Aktualisiert: 9. Sept.

OK, ich weiß das Ding heißt eigentlich Ulmer Hocker und ist mittlerweile zu einer Design-Ikone geworden. Die Hochschule für Gestaltung (HfG) in der schönen Donaustadt Ulm hatte 1954 dieses Sitzmöbel hervorgebracht.


Seit meiner ersten Begegnung mit dem Ulmer Hocker von Max Bill begleitet uns eine Hassliebe.

Ganz ehrlich - an dem Ding ist so wenig dran und es ist dermaßen schlicht gebaut - und das soll Design sein? Andererseits ist Schlichtheit etwas Wundervolles.


Anlass den Hocker zu bauen, war ein wunderschönes Brett aus Lärchenholz, das ich eigentlich für ein Laustsprecherprojekt verwenden wollte und das jetzt einsam in der Ecke Stand.



Weiterhin wollte ich schon immer mal was mit einer Zapfenverbindung bauen.
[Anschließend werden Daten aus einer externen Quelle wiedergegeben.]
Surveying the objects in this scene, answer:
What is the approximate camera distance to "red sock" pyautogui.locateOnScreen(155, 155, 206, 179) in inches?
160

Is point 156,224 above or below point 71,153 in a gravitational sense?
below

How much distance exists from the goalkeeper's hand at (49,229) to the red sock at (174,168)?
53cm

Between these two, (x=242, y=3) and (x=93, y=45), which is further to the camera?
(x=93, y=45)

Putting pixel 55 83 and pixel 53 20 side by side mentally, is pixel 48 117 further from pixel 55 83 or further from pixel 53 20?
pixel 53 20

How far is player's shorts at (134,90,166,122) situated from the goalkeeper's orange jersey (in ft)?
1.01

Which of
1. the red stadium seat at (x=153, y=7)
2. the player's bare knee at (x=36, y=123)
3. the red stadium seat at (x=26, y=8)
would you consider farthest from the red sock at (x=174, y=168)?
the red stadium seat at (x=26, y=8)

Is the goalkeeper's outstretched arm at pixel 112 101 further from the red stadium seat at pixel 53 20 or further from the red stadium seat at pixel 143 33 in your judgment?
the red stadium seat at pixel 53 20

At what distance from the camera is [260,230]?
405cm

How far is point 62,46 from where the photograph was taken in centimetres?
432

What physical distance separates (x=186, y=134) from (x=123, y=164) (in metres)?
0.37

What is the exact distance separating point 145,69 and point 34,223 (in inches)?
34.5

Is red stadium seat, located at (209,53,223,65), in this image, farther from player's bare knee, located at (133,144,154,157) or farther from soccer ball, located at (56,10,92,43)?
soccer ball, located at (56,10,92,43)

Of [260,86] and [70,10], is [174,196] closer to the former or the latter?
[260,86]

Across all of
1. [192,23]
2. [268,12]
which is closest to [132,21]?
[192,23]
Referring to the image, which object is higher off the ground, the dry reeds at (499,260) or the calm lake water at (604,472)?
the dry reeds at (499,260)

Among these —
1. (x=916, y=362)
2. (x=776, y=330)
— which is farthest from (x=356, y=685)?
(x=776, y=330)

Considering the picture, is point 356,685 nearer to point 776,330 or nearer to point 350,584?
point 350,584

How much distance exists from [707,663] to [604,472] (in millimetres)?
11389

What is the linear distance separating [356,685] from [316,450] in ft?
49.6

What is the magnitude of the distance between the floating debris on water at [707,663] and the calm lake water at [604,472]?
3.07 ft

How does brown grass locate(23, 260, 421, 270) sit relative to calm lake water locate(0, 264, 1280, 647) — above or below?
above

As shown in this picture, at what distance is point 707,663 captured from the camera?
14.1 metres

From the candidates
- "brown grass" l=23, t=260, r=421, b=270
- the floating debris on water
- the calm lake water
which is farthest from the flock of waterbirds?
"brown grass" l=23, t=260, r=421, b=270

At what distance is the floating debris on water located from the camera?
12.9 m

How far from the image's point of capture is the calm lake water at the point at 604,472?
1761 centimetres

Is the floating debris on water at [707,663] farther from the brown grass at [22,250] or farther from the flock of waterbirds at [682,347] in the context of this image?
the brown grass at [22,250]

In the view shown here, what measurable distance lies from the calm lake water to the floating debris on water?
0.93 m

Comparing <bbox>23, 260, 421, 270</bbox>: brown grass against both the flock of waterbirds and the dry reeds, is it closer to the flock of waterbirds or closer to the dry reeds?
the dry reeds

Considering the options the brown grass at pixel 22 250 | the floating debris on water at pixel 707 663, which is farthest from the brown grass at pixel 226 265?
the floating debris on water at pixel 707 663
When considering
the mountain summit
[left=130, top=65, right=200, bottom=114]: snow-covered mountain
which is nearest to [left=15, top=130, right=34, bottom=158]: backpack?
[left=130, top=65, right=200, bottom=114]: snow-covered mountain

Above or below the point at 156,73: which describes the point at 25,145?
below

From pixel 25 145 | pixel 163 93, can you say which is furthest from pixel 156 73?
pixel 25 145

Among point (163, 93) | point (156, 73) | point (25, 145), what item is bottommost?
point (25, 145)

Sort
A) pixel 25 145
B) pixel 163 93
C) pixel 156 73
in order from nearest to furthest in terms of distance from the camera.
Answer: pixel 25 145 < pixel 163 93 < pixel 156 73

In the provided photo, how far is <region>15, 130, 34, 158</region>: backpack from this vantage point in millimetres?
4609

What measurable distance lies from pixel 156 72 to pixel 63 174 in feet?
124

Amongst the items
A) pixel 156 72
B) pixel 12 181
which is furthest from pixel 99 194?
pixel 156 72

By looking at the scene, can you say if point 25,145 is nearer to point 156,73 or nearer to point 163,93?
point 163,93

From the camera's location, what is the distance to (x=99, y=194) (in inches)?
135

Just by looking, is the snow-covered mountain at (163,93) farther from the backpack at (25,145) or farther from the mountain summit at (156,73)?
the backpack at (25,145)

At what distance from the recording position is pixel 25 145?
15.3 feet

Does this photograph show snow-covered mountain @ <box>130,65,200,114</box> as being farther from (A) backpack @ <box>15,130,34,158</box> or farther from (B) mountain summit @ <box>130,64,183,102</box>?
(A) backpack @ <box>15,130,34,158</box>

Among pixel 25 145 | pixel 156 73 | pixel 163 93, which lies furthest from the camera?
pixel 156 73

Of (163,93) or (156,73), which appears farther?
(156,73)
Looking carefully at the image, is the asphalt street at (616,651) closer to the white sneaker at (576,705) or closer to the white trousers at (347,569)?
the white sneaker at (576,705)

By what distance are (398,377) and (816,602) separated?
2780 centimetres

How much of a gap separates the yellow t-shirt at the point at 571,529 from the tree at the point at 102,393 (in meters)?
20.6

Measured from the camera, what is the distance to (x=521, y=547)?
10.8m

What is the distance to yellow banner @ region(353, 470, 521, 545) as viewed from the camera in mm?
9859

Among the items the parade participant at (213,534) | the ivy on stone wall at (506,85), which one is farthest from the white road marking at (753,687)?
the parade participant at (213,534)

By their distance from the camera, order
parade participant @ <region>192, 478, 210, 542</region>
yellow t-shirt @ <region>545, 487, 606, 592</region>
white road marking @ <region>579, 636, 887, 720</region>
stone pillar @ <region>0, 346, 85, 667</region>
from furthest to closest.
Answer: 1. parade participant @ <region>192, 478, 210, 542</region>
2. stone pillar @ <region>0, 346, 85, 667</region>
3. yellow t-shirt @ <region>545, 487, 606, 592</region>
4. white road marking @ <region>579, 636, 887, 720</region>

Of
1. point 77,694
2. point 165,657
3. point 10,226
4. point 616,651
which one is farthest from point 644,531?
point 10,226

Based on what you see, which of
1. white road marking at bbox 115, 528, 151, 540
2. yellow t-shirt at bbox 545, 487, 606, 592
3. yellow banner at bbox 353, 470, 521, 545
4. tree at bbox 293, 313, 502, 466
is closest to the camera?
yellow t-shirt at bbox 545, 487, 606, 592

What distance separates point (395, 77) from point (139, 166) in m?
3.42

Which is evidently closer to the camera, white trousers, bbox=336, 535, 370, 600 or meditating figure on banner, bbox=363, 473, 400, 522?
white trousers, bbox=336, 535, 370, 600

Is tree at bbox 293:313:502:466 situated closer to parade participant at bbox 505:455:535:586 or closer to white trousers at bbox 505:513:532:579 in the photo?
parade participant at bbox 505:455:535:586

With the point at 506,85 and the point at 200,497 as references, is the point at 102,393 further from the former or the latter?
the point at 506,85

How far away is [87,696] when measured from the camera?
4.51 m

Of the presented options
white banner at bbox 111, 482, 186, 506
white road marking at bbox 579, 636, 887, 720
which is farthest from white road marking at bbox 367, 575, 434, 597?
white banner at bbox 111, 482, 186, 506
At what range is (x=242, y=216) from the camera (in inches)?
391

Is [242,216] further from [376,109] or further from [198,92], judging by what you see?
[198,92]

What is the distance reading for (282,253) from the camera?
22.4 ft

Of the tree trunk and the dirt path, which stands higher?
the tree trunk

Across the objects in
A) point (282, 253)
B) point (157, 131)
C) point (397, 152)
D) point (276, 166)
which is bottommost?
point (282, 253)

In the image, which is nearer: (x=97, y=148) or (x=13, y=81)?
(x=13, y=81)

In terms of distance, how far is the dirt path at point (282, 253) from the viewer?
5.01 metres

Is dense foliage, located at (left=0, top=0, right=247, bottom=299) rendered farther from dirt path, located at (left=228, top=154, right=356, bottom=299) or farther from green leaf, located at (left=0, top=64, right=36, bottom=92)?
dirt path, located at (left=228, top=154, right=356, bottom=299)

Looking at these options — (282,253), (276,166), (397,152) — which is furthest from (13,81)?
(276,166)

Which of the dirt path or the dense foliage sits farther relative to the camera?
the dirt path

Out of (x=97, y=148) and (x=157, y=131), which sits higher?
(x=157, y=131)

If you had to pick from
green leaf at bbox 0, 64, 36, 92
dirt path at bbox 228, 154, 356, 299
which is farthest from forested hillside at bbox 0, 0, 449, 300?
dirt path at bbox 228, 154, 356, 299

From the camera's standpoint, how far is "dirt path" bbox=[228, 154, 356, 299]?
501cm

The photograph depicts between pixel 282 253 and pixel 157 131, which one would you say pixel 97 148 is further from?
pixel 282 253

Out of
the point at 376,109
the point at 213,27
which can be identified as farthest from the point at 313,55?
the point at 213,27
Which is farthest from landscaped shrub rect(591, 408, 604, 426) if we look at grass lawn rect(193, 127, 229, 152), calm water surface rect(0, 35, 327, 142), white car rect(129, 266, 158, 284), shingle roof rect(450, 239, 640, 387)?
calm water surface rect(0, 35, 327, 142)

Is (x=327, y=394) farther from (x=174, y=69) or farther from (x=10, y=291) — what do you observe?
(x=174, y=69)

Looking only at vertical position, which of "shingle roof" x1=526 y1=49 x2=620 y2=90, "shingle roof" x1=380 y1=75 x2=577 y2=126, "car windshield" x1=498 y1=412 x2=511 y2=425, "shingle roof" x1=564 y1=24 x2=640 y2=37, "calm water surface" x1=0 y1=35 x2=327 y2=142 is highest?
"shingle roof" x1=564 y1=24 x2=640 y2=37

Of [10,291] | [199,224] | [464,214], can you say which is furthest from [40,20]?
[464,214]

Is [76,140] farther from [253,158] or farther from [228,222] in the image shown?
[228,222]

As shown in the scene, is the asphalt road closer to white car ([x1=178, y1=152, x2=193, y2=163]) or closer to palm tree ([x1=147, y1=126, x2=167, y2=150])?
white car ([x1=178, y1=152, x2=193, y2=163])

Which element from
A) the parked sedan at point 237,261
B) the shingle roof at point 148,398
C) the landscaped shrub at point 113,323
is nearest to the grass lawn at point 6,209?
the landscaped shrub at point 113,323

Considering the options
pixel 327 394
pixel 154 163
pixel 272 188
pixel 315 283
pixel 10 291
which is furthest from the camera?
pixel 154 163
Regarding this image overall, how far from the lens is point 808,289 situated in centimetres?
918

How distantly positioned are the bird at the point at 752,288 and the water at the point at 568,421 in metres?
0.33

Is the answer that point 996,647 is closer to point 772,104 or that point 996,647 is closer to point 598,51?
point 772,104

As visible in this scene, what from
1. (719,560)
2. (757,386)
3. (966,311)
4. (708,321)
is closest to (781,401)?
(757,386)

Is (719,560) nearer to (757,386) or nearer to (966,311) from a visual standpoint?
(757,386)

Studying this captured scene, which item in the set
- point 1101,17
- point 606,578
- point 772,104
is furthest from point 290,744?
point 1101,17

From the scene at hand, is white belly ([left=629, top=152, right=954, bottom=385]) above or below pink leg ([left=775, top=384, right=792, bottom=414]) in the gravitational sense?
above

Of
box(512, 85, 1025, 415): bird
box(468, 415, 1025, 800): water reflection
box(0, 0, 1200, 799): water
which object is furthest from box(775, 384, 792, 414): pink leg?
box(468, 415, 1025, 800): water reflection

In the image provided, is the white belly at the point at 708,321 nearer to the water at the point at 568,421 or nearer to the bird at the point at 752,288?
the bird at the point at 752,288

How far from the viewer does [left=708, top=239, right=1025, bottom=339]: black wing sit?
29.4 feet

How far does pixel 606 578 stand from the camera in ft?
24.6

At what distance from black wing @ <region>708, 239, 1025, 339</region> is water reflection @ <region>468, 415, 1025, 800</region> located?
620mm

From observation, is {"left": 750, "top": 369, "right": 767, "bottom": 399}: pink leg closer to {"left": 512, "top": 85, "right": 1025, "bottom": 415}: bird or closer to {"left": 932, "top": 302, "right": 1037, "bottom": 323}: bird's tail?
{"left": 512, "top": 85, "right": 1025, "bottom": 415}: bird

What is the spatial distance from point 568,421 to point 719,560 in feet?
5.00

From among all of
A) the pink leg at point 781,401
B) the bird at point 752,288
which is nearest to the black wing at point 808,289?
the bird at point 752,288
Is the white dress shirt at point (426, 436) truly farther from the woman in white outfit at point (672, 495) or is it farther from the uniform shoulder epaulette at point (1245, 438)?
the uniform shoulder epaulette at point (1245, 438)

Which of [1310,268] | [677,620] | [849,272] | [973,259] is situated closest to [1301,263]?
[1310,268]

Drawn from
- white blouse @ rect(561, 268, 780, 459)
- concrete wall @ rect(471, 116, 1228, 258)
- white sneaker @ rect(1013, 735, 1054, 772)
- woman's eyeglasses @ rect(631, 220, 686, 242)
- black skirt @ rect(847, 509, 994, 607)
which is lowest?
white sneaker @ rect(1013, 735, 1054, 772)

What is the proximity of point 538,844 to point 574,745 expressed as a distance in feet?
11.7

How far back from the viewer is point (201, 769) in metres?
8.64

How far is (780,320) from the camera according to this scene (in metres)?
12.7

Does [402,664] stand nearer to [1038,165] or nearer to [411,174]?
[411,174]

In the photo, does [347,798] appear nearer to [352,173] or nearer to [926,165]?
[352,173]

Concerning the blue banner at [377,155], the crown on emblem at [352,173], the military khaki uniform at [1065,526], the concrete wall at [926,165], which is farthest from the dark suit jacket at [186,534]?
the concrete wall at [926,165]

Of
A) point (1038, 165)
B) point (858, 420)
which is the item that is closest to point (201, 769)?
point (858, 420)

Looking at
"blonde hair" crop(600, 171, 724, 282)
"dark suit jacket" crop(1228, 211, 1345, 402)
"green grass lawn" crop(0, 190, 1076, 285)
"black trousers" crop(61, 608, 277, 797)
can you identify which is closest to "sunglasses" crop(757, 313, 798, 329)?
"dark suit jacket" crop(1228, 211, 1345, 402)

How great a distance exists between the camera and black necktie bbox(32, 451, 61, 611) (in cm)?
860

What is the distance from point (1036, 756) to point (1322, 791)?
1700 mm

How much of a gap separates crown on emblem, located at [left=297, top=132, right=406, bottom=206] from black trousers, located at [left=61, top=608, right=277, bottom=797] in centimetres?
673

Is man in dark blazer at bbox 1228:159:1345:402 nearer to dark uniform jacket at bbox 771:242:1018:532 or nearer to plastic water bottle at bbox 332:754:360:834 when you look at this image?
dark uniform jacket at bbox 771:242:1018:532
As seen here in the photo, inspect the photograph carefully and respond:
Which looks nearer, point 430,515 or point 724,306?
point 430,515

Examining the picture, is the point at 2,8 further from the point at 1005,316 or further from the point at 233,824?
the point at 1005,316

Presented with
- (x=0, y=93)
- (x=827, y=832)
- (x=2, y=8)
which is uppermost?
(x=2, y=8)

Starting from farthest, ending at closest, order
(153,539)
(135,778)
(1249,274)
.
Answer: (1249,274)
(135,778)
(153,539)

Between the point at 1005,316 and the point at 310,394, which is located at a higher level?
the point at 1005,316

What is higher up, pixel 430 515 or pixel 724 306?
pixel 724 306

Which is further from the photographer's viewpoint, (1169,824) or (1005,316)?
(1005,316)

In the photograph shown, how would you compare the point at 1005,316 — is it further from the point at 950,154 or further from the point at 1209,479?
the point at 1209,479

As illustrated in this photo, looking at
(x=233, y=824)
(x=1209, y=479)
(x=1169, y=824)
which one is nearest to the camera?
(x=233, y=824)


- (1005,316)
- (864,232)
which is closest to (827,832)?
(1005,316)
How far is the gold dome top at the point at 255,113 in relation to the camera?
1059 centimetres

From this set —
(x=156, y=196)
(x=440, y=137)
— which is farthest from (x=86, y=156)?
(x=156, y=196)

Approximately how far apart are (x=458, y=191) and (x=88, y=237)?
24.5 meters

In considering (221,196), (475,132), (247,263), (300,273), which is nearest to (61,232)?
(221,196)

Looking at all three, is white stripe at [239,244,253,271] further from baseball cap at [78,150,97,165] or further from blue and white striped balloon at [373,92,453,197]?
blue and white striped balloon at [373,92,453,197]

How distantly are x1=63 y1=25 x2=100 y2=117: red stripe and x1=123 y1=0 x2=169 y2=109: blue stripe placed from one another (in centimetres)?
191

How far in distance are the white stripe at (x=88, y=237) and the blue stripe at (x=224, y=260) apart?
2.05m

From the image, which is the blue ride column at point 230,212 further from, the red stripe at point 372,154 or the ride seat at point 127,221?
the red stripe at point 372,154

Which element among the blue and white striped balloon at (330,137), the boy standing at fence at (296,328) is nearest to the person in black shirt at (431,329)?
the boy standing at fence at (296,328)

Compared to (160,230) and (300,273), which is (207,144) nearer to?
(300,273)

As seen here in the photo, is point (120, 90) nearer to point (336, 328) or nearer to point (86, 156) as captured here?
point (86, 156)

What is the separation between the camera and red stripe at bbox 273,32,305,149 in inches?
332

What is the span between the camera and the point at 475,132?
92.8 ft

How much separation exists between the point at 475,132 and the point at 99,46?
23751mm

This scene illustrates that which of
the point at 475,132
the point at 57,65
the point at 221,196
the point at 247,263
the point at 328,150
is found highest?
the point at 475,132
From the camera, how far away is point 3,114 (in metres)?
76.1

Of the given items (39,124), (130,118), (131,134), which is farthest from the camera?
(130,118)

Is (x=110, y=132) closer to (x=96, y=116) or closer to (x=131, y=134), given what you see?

So schicke Schwalbenschwanz-Verbindungen wie sie mein Vater gemacht hat, benötige ich für den Hocke nicht. Aber dafür geht's mit der Kreissäge und einem breiten Sägeblatt bestimmt zehn mal schneller.



Da das Holz nur zehn Millimeter stark war ist der Ulmer Hocker schön leicht geworden. Aus Sicht der Stabilität ist dies die unterste Grenze.



Mit der Vierkantstrebe wirkt der Hocke nicht so "billig" wie das Original. Was ich vom Original übernommen habe sind die Fußleisten. Hier erkennt man, dass die Gestalter aus Ulm über handwerkliches Fachwissen verfügten. So eine Hirnleiste sieht nicht nur schick aus, sie erhöht auch die Lebensdauer des Möbels.



Nein, ich finde ihn immer noch nicht toll, den Ulmer Hocker. Ich mag Ihn aber dennoch, weil so schlicht und eckig. Und in Lärchenholz sieht er sogar schick aus!